RNA was extracted from cultures under the six conditions selected (UA159 for 10 or 100 min and the comS mutant for 100 min, with and without CSP) in duplicate experiments and analyzed for strand-specific genome-wide gene expression as described in Materials and Methods. Inspection of the resulting profiles gives several indications that the sampling strategy yielded expression patterns of significantly improved quality. Using directly labeled RNA to exclude the artifactual antisense signals often observed with conventional cDNA preparations offered clear benefits, as it revealed that several of the genes previously classified as upregulated in response to CSP were indeed upregulated, but only in the antisense direction. We also observed mRNAs of short length in our preparations, including that for the CSP-encoding gene comC (approximately 190 bp), indicating successful isolation of short transcripts. Moreover, by carefully matching the CSP-treated and untreated samples in relation to the incubation time and culture density, we could clearly distinguish changes specific to CSP exposure from nonspecific changes occurring during growth. We found that in the control samples without CSP, the expression of 98 genes differed between cultures grown for 10 min and those grown for 100 min (see Table S2 in the supplemental material). None of the genes required for competence, such as those for DNA uptake and recombination, were identified in this group, indicating that the changes were not competence related. To determine whether this information would contribute to a better definition of the overall response to the CSP pheromone, we investigated whether genes previously defined as CSP induced include the group of genes identified here as nonspecific to the CSP response. In fact, 26 of the genes showing changes associated with growth were among genes previously defined as part of the CSP response (see Table S2) (15).

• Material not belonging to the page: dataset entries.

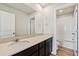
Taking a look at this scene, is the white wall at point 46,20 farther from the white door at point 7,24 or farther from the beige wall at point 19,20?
the white door at point 7,24

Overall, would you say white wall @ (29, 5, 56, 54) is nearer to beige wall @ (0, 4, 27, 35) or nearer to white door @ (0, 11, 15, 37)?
beige wall @ (0, 4, 27, 35)

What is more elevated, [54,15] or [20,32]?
[54,15]

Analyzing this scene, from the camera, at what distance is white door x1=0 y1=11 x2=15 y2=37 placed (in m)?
1.22

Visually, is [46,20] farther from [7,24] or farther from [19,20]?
[7,24]

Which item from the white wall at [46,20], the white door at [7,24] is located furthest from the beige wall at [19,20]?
the white wall at [46,20]

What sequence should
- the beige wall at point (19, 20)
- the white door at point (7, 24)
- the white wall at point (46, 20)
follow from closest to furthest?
the white door at point (7, 24), the beige wall at point (19, 20), the white wall at point (46, 20)

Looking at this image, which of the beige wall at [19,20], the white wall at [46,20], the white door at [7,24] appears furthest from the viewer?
the white wall at [46,20]

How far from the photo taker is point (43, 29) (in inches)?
84.6

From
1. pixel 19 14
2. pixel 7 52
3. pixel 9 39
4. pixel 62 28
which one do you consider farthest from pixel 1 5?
pixel 62 28

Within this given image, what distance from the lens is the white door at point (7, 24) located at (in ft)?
4.00

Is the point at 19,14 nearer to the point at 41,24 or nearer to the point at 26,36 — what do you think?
the point at 26,36

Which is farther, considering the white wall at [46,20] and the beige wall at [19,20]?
the white wall at [46,20]

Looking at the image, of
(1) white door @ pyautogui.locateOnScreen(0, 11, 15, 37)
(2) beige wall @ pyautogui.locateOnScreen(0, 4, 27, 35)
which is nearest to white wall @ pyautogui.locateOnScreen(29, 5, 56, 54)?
(2) beige wall @ pyautogui.locateOnScreen(0, 4, 27, 35)

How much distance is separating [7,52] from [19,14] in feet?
3.11
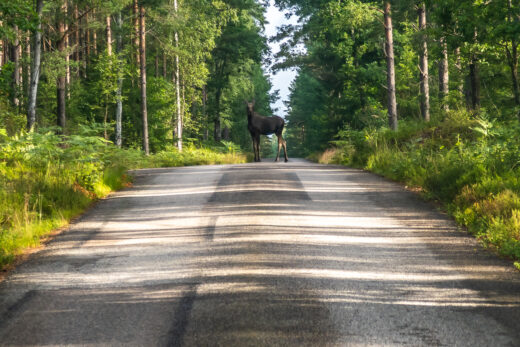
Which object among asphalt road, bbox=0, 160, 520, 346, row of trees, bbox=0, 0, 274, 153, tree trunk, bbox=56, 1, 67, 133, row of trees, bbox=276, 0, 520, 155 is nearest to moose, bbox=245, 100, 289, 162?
row of trees, bbox=276, 0, 520, 155

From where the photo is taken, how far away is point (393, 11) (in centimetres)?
3056

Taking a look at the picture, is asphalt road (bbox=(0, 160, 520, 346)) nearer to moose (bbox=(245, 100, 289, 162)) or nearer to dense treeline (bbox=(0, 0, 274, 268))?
dense treeline (bbox=(0, 0, 274, 268))

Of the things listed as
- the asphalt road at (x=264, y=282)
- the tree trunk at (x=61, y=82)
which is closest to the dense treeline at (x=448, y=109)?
the asphalt road at (x=264, y=282)

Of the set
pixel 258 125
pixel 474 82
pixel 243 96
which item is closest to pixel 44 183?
pixel 474 82

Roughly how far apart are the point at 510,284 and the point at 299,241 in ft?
8.70

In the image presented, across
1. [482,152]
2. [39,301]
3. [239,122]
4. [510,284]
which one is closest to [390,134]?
[482,152]

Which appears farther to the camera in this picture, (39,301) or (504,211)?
(504,211)

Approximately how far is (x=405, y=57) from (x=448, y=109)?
58.3 feet

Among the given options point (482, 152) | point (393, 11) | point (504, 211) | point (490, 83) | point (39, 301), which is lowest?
point (39, 301)

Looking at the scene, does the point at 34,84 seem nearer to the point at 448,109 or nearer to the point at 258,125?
the point at 258,125

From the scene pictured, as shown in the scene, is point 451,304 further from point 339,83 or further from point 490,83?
point 339,83

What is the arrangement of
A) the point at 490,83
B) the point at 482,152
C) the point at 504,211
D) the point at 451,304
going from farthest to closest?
the point at 490,83 → the point at 482,152 → the point at 504,211 → the point at 451,304

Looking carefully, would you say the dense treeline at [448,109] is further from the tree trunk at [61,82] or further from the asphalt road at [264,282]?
the tree trunk at [61,82]

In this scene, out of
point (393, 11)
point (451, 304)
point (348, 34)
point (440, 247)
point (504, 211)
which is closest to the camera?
point (451, 304)
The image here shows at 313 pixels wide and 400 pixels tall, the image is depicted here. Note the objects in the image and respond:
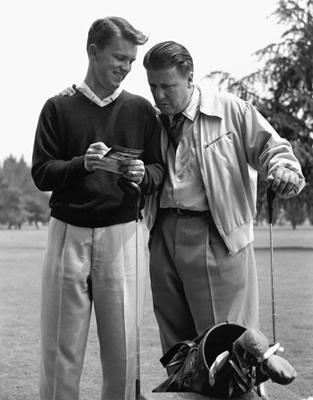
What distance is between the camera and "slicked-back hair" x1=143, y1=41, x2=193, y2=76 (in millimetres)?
3135

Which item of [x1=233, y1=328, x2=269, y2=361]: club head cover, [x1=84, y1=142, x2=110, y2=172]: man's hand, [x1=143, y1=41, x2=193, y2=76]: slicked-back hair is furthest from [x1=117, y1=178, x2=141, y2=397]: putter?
[x1=233, y1=328, x2=269, y2=361]: club head cover

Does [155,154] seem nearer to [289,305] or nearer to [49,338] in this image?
[49,338]

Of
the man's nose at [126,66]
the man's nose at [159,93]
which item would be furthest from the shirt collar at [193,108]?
the man's nose at [126,66]

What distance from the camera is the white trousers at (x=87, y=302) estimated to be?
10.5ft

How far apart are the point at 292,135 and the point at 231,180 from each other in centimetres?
2422

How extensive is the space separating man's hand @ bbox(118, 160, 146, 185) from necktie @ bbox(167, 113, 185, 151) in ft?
1.17

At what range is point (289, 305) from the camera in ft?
36.6

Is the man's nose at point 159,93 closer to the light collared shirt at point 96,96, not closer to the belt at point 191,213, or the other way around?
the light collared shirt at point 96,96

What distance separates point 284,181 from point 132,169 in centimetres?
61

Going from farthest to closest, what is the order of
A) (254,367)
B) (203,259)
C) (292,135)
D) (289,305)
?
(292,135)
(289,305)
(203,259)
(254,367)

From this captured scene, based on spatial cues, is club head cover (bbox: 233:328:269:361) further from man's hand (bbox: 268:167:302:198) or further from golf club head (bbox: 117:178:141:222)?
golf club head (bbox: 117:178:141:222)

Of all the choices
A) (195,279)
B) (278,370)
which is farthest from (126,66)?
(278,370)

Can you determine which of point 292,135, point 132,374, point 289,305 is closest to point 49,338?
point 132,374

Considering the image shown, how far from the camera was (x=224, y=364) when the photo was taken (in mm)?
2609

Copyright © 2016 Khan et al.
This content is distributed under the terms of the Creative Commons Attribution 4.0 International license.
Among the 1,961 protein-encoding genes annotated in the UA159 genome sequence, a subset of 83 were represented by a >2-fold expression increase during a 100-min CSP exposure (Table 1; see Table S3 in the supplemental material). Only five genes exhibited downregulation, but all in the low range between −2.1- and −2.3-fold changes. The CSP induction ratios were, in general, similar to those previously observed in a transcriptome survey examining a competent subfraction of the S. mutans population (28) and higher than in surveys using mixed populations exposed to CSP for 120 min (see Fig. S1 in the supplemental material) (15, 28). Approximately 160 genes that were reported as differentially regulated in response to CSP in one of the mixed-population studies (15) were not confirmed in either this study or in the study using sorted competent cells (see Fig. S1B and Table S4 in the supplemental material). We conclude that such genes are unlikely to be reproducible parts of the late CSP response and may represent experimental error, indirect effects of competence, or metabolic changes unrelated to the response to CSP. This interpretation is strengthened by the observation that the induction levels of most genes were uniformly higher in the present data and in the previous study using sorted cells and by the fact that the former transcriptome did not provide information on direction of transcripts and had a limited set of probes for each of the ORFs. Finally, the induced genes encoding bacteriocin and bacteriocin immunity proteins were generally induced at higher ratios here than in the previous studies using mixed or sorted populations of CSP-stimulated cells. This was particularly valuable in view of our aim to differentiate early and late responses associated with the activation of distinct regulons during the CSP response.
Copyright © 2016 Khan et al.
This content is distributed under the terms of the Creative Commons Attribution 4.0 International license.
A comparison of the expression levels of individual upregulated genes in samples treated with CSP for 10 and 100 min is shown in Table 1. The induced genes form two classes with different temporal patterns of expression; one class was induced at both times, and a second, larger, class was upregulated at 100 min but was not perceptibly affected at 10 min. For convenience in discussion, we designate the former early genes and the latter late genes. As they are likely to have different modes of regulation, transcriptionally active regions (TARs) in the two classes are described separately below.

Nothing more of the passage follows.